Task material:
==========
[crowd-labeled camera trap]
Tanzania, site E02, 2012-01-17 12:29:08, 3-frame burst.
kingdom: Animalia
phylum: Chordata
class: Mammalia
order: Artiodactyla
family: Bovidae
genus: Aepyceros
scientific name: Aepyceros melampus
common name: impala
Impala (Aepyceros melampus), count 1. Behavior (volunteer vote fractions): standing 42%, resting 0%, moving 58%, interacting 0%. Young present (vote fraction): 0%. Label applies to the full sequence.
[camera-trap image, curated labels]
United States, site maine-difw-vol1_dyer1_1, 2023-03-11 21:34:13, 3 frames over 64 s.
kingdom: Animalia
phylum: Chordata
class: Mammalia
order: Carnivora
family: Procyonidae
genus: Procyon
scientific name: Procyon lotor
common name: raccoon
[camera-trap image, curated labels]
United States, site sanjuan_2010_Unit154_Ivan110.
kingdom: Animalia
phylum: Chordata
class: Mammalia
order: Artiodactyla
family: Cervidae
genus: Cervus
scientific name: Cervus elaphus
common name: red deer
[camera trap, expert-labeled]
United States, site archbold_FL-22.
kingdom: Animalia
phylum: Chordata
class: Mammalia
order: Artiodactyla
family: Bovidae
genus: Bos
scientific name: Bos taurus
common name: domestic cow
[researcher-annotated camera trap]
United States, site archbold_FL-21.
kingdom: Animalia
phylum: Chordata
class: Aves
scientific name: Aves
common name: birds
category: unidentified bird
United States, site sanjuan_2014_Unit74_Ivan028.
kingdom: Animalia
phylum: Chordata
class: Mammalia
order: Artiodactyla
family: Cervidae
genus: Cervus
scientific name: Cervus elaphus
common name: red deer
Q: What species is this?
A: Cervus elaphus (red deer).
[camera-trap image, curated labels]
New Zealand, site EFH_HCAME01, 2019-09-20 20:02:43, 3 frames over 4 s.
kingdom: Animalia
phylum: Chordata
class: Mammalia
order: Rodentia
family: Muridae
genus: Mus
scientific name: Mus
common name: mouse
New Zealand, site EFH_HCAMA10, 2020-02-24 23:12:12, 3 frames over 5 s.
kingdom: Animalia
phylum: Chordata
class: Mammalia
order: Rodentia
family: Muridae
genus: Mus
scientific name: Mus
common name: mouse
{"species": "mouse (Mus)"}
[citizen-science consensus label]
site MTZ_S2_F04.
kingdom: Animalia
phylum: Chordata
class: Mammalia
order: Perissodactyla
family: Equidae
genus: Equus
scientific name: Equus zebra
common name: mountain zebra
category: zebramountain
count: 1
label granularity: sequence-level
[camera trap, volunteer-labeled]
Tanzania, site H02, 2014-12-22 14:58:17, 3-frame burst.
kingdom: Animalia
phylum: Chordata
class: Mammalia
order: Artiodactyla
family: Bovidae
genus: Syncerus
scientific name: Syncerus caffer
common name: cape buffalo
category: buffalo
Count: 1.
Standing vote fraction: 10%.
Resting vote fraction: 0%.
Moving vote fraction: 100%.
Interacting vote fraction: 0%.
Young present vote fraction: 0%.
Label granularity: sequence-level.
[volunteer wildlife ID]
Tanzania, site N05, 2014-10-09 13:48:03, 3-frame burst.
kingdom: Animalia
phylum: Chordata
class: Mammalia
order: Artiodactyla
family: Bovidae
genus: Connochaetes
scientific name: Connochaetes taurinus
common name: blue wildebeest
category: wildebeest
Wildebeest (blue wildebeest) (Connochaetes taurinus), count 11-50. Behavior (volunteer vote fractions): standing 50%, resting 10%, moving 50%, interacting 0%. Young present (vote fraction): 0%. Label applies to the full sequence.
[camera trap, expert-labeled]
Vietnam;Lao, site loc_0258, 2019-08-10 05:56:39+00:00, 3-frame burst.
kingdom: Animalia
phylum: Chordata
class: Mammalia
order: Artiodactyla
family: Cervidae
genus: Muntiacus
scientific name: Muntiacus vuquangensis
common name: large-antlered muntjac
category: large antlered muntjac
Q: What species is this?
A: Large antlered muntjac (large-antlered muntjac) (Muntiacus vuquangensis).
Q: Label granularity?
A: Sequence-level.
==========
Task to complete: Only lines that hold the string "Zealand" belong in the answer, so copy every one of them from the records.

Solved problem:
New Zealand, site EFH_HCAME01, 2019-09-20 20:02:43, 3 frames over 4 s.
New Zealand, site EFH_HCAMA10, 2020-02-24 23:12:12, 3 frames over 5 s.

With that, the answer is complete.